Mazda has never built an MX-5 coupe–the RF is as close as they have come, but with the added bonus of being able to open up to the skies with the press of a button.
HARD-TOP OR SOFT-TOP?
MORE HORSEPOWER FOR 2019
Our Test Car: 2018 Mazda MX-5 RF GT
EXTERIOR COLOUR: Soul Red Crystal Metallic
– SKYACTIV-MT 6-speed manual transmission
– Power retractable hard top
– 17″ alloy wheels
– Sport suspension with Bilstein shocks
– Limited slip differential
– Strut tower bar
– Advanced Blind Spot Monitoring
– Rear Cross Traffic Alert
– High Beam Control System
– LED headlights with LED signature lighting
– LED rear combination lights
– Auto headlight leveling
– LED DRLs
– Auto on/off headlights
– 7″ colour touchscreen display with Mazda Connect
– HMI Commander
– Bose premium audio system with 9 speakers (including driver and passenger headrest speakers and subwoofer)
– USB (2) and auxiliary inputs
– Push button start
– Advanced keyless entry system
– Air conditioning with automatic controls
– 4.6″ colour MID in gauge cluster
– Rain-sensing wipers
- Grand Sport Package – $3,600
- Piano black hard top
- 17-inch BBS forged wheels (dark finish)

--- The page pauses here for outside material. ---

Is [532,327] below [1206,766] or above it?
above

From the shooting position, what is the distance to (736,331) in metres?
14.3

- Brembo front brakes (opposed piston design/unique rotor) red painted front and rear brake calipers
- Nappa leather seating with premium KODO stitching
- piano black power exterior mirrors
- Soul Red Crystal Metallic Paint – $450
2018 Mazda MX-5 RF GT base price: $39,300
Price as tested: $46,350
Plus freight, PDI, taxes and fees: $48,145
For us, choosing between the fastback and soft-top would come down to how much highway driving we were going to do. If the purpose of buying an MX-5 is mostly for weekend drives in the country, we would take the soft-top. It provides classic top down open-air driving, fewer blind spots, costs less and is 110 pounds lighter than the RF (2,348 versus 2,458 pounds for the RF). But, if we wanted to get more use out of the MX-5, drive it until the snow flies and again once it starts to melt in the spring, we would take the RF. Especially if we were going to use it more as a commuter car involving regular highway driving. With the top in place, the MX-5 RF provides its occupants with a very civilized environment at highway speeds, one appropriate for conversation with a passenger, or with anyone on the phone via the great Bluetooth phone system including speakers in the driver’s seat headrest.
The MX-5 RF provides miles and miles (or kilometers and kilometers) of folding fastback fun.